Originally used by the U.S. Marine Corps, the CV-22 Osprey tiltrotor aircraft has been in use with Air Force Special Operations Command since 2006, according to the Air Force.

But unlike the amphibious assault ship-based Marine version, the Air Force’s Osprey has 588 additional gallons of fuel in wing tanks and is capable of flying long-range missions with its terrain-following radar. Built by Boeing and Bell Helicopter, the Osprey also has an infrared countermeasure system that protects the craft from heat-seeking missiles.

With its vertical takeoff and landing capabilities, as well as its ability to hover, the Osprey is able to conduct infiltration, exfiltration and resupply missions for special operations forces. It can also carry up to 32 troops or 10,000 pounds of cargo.

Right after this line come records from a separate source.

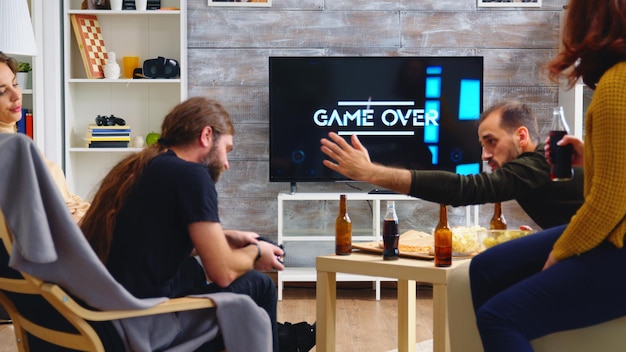 Vista traseira do jogo para mulheres jovens jogando videogame com seus amigos na sala de estar.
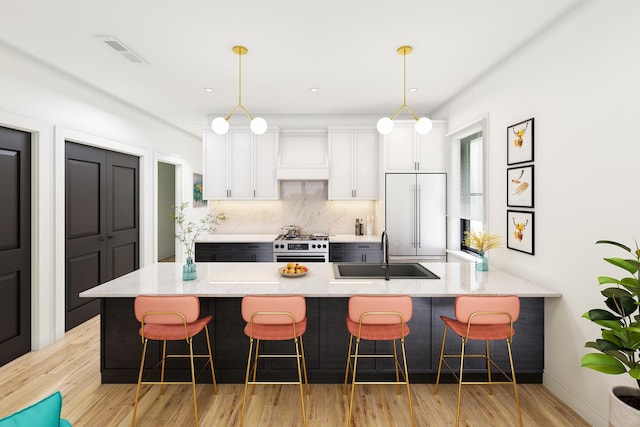 2636 W Evergreen Ave Unit 1, Chicago, IL 60622 - kitchen featuring built in fridge, light wood finished floors, white cabinetry, a breakfast bar, and tasteful backsplash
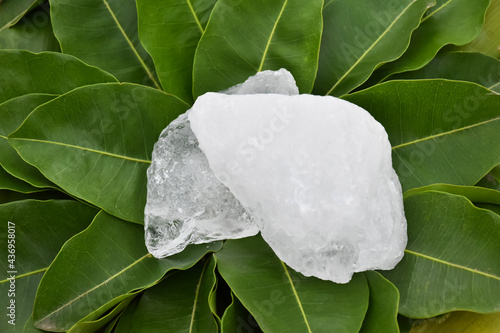 Alum cubes on leaves background, concept for herb, bodycare, skincare, waterclear and protect armpit smell. photo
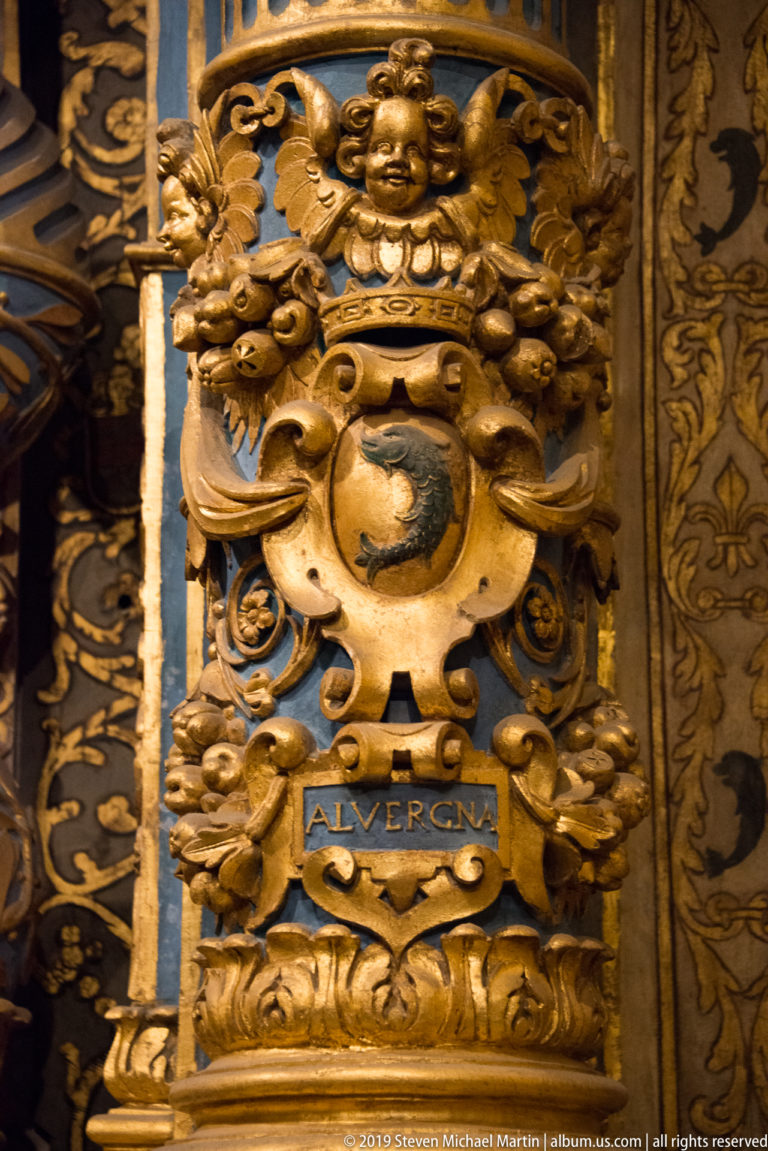 Close gilded heraldic shield labeled “ALVERGNA,” crowned by a cherub and surrounded by scrolling foliage.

The Marine Corps has also developed a version of its Osprey, the MV-22, as part of its Marine Helicopter Squadron One executive transport fleet that transports the president. But the Osprey will not carry the call sign "Marine One" anytime soon. As Gizmodo reports, safety concerns with the aircraft prevent the president from hopping aboard. In the meantime, the MV-22s in the executive transport fleet can carry Secret Service, reporters and other White House staff members.

The other aircraft of Air Force Special Ops

Air Force Special Operations pilots fly a range of other aircraft for a range of special missions. The C-146A Wolfhound, modified from the Dornier 328, looks like a civilian plane. Similar to how special operators are not required to shave or wear military uniforms for some missions, the C-146A can be used when special operators don’t want their presence known.

The U-28A and the MC-12W Liberty are used for intelligence, surveillance and reconnaissance for special ops, as well as the unmanned MQ-9 Reaper. The Reaper, however, can be armed with Hellfire missiles and laser-guided bombs.

Finally, the C-145A is used by the Air Force to train foreign aviation forces in order to support air power employment, sustainment and force integration. The C-145A is also used as a light mobility plane for special operators.